After Kaspar was gone, Mustapha poured himself more tea. “Was she on your list?”
“Yep.” Diana finally dared to sip her own tea. “Mmmph! Hot. I didn’t like her.”
“I don’t know if she’s where I would start if I was going to take dating advice from Tyler, or Taylor, or Thomas, but–”
“Nobody innocent is that helpful.”
“So we check her story out. Trace her Internet address, too, see if she surfed the blog before two nights ago. You know we’re going to have to trace all the nasty comments on the blog anyway, just for due diligence.”
“You mean I’m going to trace them.”
“I’ll get snacks.”
This part is also longer than it needs to be. The business at the beginning is important, though, for two reasons: it establishes Mustapha’s distraction and irritation, which is going to continue through the story until it pays off near the end; and it also gives the back-and-forth between the characters that’s a key feature of this sort of fiction. You watch the show, you get to know the characters.
I don’t have Harriet’s tone quite right, yet. She’s a little too deadpan: she needs to be trying to be emotional, and maybe not doing an especially good job of it.
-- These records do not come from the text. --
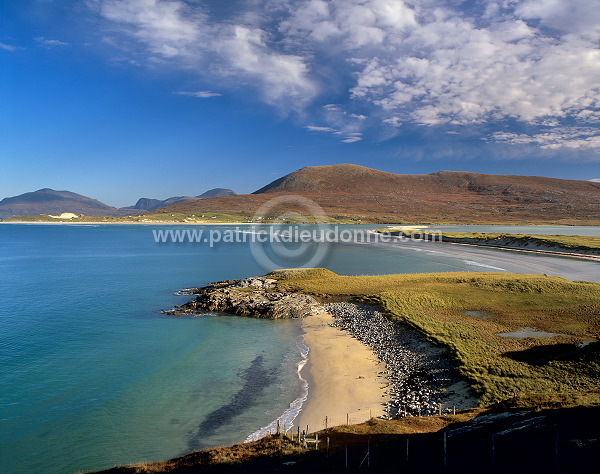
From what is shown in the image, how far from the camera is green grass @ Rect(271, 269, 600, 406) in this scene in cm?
2097

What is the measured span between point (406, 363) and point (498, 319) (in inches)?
553

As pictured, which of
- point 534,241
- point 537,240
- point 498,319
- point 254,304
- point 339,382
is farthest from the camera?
point 534,241

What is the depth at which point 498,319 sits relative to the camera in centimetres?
3459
I’ll ultimately change her name, like I will nearly everyone else’s in the story, but that’s fundamentally trivial. I don’t know why I do it at the last minute. Usually names are just placeholders, until I come up with the real one; mostly, when I handwrite the first drafts, I’ll just pick a letter and call the character H or whatever the whole way through.
The title of the story, by the way, is Publish and Perish. That only hit me last night. Still not 100% sure: the title is very often the last thing I think up.